Job checkpoint and restart

The job checkpoint and restart feature enables you to stop jobs and then restart them from the point at which they stopped, which optimizes resource usage. LSF can periodically capture the state of a running job and the data required to restart it. This feature provides fault tolerance and allows LSF administrators and users to migrate jobs from one host to another to achieve load balancing.

Contents

  • About job checkpoint and restart

  • Scope

  • Configuration to enable job checkpoint and restart

  • Job checkpoint and restart behavior

  • Configuration to modify job checkpoint and restart

  • Job checkpoint and restart commands

About job checkpoint and restart

Checkpointing enables LSF users to restart a job on the same execution host or to migrate a job to a different execution host. LSF controls checkpointing and restart by means of interfaces named echkpnt and erestart. By default, when a user specifies a checkpoint directory using bsub -k or bmod -k or submits a job to a queue that has a checkpoint directory specified, echkpnt sends checkpoint instructions to an executable named echkpnt.default.

When LSF checkpoints a job, the echkpnt interface creates a checkpoint file in the directory checkpoint_dir/job_ID, and then checkpoints and resumes the job. The job continues to run, even if checkpointing fails.

When LSF restarts a stopped job, the erestart interface recovers job state information from the checkpoint file, including information about the execution environment, and restarts the job from the point at which the job stopped. At job restart, LSF
  1. Resubmits the job to its original queue and assigns a new job ID

  2. Dispatches the job when a suitable host becomes available (not necessarily the original execution host)

  3. Re-creates the execution environment based on information from the checkpoint file

  4. Restarts the job from its most recent checkpoint

Default behavior (job checkpoint and restart not enabled)

With job checkpoint and restart enabled

Kernel-level checkpoint and restart

The operating system provides checkpoint and restart functionality that is transparent to your applications and enabled by default. To implement job checkpoint and restart at the kernel level, the LSF echkpnt and erestart executables invoke operating system-specific calls.

LSF uses the default executables echkpnt.default and erestart.default for kernel-level checkpoint and restart.
::::::
AIM OF THE EXERCISE. Extend the passage on LSF job checkpoint and restart with the next few sentences, starting after its final line.

Stored dataset rows.
::::::
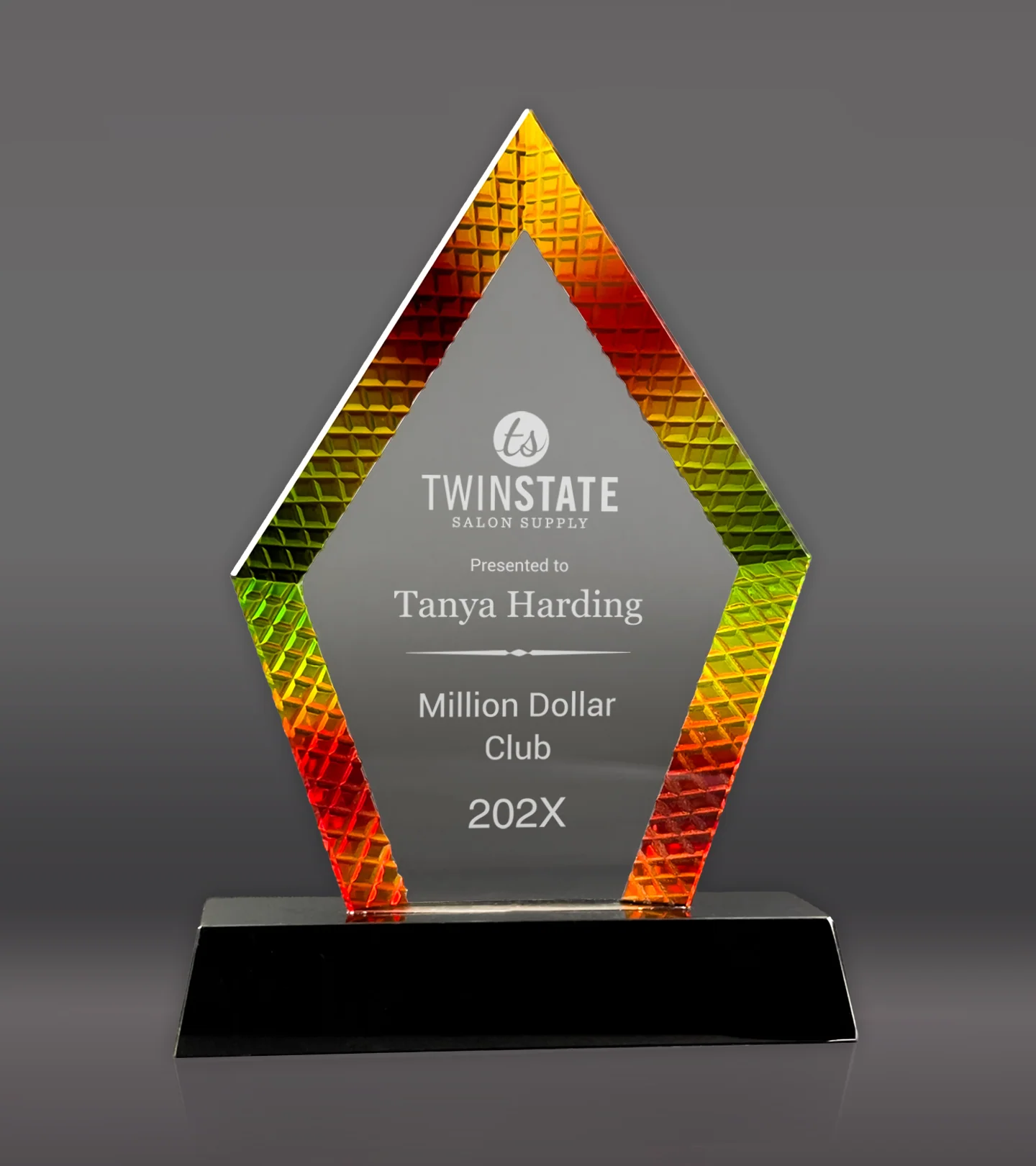 Mosaic Crystal Diamond Award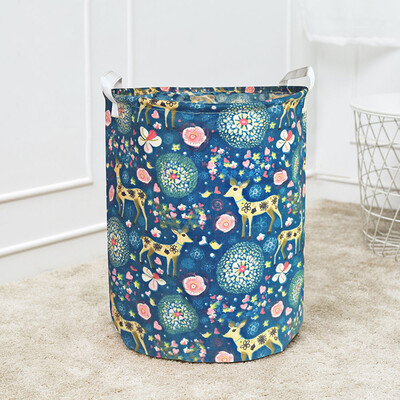 Gobestart Waterproof Canvas Laundry Clothes Basket Storage Basket Folding Storage Box A
Gobestart Waterproof Canvas Laundry Clothes Basket Storage Basket Folding Storage Box A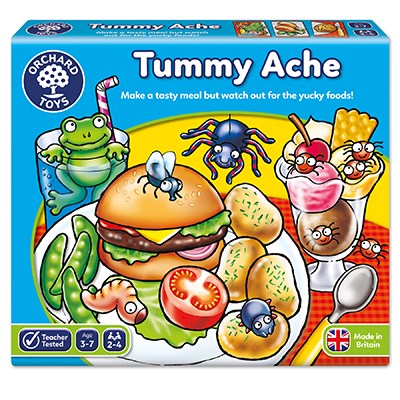 Tummy Ache Game - Orchard Toys (£10.99)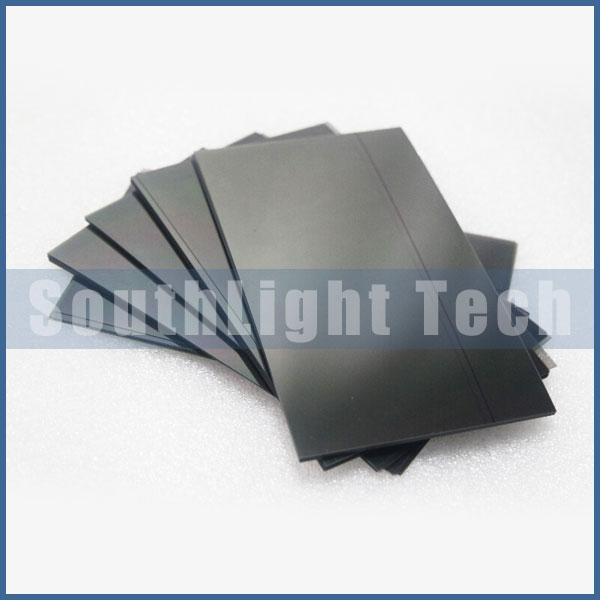 50pcs Original Polarized Film For iPhone 4 4s 5 5s 5c 6 6s 7 8 Plus 4.7 5.5 LCD Polarizer Film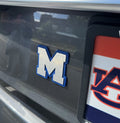 "M" Car Emblem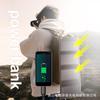 Solar Panel USB Charging Folding Bag Outdoor Camping Mobile Phone Folding Battery Charging Board 5V10W20W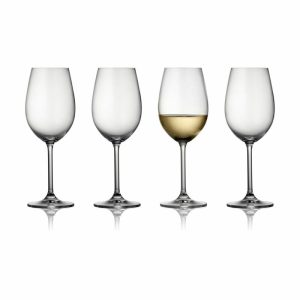 Clarity White Wine Glass 35 Cl 4-Pack | Tableware Wine Glasses Glasses clear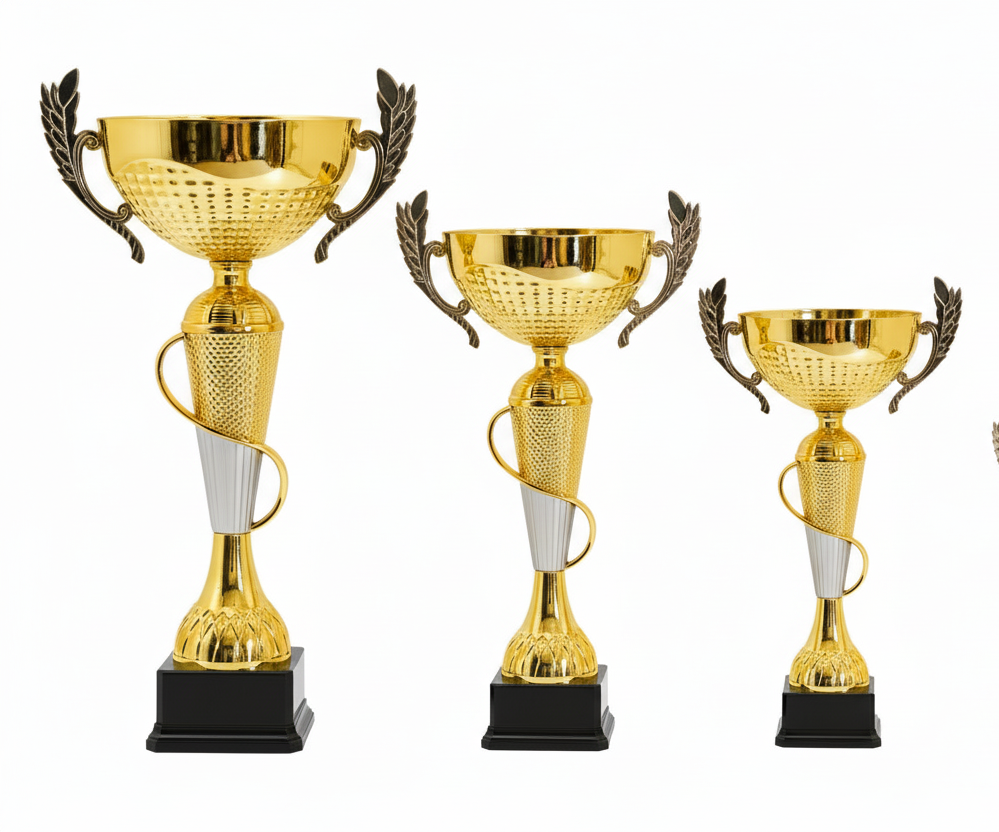Azure Triumph Gold Cup Trophy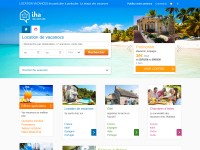 Desktop screenshot for iha.fr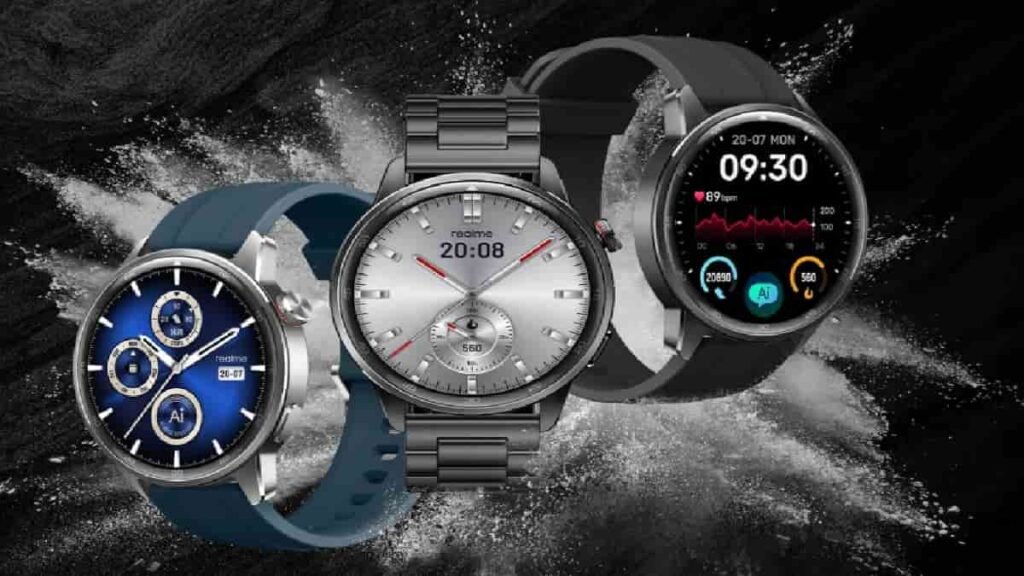 Realme Watch S2 लग्जरी डिजाइन, ChatGPT AI वॉइस असिस्टेंट के साथ तगड़े फीचर्स से लैस। Realme Watch S2 लग्जरी डिजाइन, ChatGPT AI वॉइस असिस्टेंट के साथ तगड़े फीचर्स से लैस।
::::::
EXERCISE RESPONSE.
User-level checkpoint and restart

For systems that do not support kernel-level checkpoint and restart, LSF provides a job checkpoint and restart implementation that is transparent to your applications and does not require you to rewrite code. User-level job checkpoint and restart is enabled by linking your application files to the LSF checkpoint libraries in LSF_LIBDIR. LSF uses the default executables echkpnt.default and erestart.default for user-level checkpoint and restart.

Application-level checkpoint and restart

Different applications have different checkpointing implementations that require the use of customized external executables (echkpnt.application and erestart.application). Application-level checkpoint and restart enables you to configure LSF to use specific echkpnt.application and erestart.application executables for a job, queue, or cluster. You can write customized checkpoint and restart executables for each application that you use.

LSF uses a combination of corresponding checkpoint and restart executables. For example, if you use echkpnt.fluent to checkpoint a particular job, LSF will use erestart.fluent to restart the checkpointed job. You cannot override this behavior or configure LSF to use a specific restart executable.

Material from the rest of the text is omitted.